- [Wybrany fragment]
--
HISTOIRES DE PARFUMS 1899 Hemingway

Po serii zapachów z podróży, nadszedł czas na zapach globtrotera – nowość od Histoires de Parfums. Tym razem Gerald Ghislain uraczył nas pachnącą opowieścią o jednym z najwybitniejszych pisarzy i podróżników – Erneście Hemingway’u.

1899 Hemingway to fantastyczna mieszanka aromatów: przechodzimy od bergamotki podrasowanej czarnym pieprzem i jałowcem, poprzez zaskakujące serce z irysa, cynamonu i kwiatu pomarańczy, do ciepłej bazy z wanilii, wetiweru i żółtej ambry. Z moim Bartłomiejem umieściliśmy na pierwszym miejscu podium męskich zapachów Amouage Memoir, a niedawno dołączył do niego właśnie Hemingway.
--
Wydrukuj powyższy opis zapachu 1899 Hemingway w całości, bez jakichkolwiek zmian. Wiersze zamieszczone dalej pochodzą z innego źródła.

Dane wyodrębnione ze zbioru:
--
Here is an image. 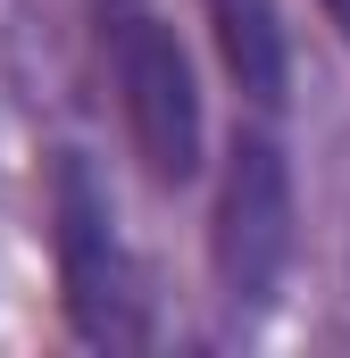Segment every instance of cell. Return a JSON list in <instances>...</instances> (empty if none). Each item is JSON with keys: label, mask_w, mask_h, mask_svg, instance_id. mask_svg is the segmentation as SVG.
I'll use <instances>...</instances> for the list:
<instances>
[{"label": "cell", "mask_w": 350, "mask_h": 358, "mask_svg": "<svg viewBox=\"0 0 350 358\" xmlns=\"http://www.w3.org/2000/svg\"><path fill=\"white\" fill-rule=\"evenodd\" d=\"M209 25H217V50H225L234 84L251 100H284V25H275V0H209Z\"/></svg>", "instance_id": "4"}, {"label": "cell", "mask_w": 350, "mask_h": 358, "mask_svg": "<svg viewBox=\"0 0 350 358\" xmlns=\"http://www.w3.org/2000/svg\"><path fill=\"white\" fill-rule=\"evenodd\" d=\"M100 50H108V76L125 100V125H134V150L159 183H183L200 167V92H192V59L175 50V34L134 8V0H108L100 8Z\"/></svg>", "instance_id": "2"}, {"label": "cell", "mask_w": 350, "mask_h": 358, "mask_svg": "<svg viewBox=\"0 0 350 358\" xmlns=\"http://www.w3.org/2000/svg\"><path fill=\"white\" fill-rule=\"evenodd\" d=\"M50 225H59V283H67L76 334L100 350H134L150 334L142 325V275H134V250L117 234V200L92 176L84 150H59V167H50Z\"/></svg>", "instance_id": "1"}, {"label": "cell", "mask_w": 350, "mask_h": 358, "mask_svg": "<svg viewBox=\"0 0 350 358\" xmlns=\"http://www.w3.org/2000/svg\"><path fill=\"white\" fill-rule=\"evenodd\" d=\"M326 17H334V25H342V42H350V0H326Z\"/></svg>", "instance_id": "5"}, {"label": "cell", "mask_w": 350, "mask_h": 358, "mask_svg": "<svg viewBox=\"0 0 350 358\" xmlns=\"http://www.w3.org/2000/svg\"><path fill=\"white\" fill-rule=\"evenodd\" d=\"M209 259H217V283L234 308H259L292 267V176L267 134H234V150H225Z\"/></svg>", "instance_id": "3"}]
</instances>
--
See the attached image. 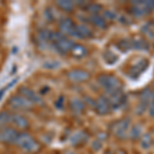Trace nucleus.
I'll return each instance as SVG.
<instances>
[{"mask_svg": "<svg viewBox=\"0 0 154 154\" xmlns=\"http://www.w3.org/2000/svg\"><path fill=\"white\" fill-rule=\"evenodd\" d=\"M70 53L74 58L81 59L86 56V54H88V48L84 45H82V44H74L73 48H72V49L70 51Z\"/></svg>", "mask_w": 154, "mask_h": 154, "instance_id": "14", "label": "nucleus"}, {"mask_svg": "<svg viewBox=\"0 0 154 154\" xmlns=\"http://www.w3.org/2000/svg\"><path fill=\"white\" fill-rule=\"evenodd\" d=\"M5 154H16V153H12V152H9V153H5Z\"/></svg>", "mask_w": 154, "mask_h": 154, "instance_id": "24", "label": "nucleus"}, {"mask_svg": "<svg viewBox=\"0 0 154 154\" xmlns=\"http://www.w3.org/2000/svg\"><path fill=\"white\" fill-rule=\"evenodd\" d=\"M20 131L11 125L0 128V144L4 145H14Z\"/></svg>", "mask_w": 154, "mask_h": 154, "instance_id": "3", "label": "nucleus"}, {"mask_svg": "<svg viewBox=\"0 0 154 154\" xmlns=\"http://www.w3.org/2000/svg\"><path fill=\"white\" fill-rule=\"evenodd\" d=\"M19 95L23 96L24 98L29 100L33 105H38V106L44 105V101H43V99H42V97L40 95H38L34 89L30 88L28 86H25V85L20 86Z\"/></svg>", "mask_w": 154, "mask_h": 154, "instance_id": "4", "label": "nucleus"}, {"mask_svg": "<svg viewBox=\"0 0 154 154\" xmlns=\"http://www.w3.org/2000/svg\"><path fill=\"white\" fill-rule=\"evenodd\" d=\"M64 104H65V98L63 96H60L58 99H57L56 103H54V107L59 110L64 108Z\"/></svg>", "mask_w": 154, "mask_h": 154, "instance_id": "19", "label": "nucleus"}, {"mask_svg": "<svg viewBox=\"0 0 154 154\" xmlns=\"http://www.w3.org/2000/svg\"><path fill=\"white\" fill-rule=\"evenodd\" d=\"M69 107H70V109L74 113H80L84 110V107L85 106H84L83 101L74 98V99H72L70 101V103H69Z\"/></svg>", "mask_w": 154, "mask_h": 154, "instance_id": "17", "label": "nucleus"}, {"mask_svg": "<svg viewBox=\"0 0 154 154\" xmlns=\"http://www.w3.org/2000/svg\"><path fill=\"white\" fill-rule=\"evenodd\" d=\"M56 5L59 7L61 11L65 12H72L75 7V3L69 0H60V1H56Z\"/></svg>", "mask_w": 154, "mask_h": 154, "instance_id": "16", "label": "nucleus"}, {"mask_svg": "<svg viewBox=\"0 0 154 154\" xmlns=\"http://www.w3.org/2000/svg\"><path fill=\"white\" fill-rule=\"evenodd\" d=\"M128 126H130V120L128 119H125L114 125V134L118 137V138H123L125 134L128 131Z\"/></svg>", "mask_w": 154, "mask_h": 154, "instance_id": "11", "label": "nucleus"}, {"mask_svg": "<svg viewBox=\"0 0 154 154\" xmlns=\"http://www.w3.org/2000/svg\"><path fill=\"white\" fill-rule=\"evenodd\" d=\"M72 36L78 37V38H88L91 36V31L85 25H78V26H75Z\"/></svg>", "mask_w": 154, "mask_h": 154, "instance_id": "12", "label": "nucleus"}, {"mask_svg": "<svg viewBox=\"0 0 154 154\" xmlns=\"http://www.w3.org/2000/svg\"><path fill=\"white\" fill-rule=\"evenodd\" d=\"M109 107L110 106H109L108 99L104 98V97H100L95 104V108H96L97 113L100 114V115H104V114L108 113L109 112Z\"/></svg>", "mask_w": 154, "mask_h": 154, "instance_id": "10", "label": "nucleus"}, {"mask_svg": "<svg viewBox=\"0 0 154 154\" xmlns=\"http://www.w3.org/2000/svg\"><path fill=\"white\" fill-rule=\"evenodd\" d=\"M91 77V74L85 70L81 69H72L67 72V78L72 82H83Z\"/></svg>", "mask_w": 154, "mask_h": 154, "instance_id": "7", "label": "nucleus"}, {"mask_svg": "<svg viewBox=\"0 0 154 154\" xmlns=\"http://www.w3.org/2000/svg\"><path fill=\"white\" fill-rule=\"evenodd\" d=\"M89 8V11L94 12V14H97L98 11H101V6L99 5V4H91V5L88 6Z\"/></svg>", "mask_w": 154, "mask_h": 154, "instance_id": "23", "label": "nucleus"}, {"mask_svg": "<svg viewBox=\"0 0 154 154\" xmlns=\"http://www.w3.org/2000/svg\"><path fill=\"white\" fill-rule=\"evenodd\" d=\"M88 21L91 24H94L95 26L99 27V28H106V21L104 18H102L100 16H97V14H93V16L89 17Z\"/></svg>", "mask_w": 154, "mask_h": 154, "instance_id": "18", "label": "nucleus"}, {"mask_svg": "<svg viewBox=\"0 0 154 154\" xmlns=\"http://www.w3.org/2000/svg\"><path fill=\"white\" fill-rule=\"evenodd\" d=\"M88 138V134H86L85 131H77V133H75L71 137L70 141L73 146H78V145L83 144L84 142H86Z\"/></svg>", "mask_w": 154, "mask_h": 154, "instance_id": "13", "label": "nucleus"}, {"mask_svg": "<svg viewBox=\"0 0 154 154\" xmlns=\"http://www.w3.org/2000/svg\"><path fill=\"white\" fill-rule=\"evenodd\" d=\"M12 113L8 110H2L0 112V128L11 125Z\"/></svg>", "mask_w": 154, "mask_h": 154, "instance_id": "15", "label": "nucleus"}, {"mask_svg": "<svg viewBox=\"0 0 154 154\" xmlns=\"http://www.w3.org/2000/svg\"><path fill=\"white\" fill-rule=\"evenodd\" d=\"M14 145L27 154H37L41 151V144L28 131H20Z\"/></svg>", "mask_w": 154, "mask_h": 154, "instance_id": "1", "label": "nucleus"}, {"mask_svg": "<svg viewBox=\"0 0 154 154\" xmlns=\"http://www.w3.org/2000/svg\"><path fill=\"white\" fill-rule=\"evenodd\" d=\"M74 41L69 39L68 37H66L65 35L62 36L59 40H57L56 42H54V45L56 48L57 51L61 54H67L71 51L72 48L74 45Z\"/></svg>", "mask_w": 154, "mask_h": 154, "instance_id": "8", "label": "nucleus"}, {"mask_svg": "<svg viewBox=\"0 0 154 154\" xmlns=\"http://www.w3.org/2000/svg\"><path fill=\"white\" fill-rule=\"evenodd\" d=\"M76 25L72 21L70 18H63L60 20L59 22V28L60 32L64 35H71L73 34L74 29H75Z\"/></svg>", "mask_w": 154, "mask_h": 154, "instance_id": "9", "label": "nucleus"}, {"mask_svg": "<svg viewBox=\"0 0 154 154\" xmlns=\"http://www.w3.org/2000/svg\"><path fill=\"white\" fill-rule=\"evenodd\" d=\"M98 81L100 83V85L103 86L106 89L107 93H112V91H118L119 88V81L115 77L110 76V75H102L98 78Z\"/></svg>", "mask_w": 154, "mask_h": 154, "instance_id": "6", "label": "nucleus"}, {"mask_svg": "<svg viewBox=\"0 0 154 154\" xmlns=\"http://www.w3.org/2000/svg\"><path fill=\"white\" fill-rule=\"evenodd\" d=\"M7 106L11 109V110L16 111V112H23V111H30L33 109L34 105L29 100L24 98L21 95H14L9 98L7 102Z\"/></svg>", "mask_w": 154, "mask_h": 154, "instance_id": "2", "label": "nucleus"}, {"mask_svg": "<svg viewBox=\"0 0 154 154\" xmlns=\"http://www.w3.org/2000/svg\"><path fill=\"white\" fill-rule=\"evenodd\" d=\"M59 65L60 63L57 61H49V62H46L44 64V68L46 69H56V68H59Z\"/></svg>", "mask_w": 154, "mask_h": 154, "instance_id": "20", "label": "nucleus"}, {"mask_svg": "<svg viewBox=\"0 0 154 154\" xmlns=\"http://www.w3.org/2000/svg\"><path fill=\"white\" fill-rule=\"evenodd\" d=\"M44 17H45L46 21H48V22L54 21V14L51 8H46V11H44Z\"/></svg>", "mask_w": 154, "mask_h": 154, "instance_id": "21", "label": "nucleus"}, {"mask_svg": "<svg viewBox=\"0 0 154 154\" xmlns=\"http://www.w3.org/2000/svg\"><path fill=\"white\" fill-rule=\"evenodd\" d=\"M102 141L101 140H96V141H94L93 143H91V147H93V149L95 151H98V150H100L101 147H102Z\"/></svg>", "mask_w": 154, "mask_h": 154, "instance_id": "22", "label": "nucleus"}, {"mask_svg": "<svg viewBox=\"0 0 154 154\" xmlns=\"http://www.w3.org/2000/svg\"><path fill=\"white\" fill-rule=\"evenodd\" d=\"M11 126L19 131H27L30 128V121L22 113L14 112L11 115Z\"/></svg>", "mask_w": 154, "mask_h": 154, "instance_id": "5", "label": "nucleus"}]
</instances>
--
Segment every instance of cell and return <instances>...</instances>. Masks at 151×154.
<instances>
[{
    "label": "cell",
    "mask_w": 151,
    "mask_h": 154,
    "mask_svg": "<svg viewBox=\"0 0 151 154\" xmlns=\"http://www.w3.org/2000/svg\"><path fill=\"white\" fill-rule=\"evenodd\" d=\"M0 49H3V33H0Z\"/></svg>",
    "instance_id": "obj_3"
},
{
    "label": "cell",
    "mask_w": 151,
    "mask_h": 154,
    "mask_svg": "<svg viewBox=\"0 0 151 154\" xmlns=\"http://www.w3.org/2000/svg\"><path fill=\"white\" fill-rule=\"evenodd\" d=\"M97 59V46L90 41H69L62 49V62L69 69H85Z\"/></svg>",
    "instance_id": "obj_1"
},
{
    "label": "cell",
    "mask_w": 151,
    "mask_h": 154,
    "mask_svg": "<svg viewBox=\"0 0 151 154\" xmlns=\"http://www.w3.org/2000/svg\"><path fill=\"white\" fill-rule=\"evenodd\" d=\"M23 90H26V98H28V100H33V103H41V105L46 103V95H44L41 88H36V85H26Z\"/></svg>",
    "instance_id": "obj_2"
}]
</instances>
--
- [Odpowiedź]
HISTOIRES DE PARFUMS 1899 Hemingway

Po serii zapachów z podróży, nadszedł czas na zapach globtrotera – nowość od Histoires de Parfums. Tym razem Gerald Ghislain uraczył nas pachnącą opowieścią o jednym z najwybitniejszych pisarzy i podróżników – Erneście Hemingway’u.

1899 Hemingway to fantastyczna mieszanka aromatów: przechodzimy od bergamotki podrasowanej czarnym pieprzem i jałowcem, poprzez zaskakujące serce z irysa, cynamonu i kwiatu pomarańczy, do ciepłej bazy z wanilii, wetiweru i żółtej ambry. Z moim Bartłomiejem umieściliśmy na pierwszym miejscu podium męskich zapachów Amouage Memoir, a niedawno dołączył do niego właśnie Hemingway.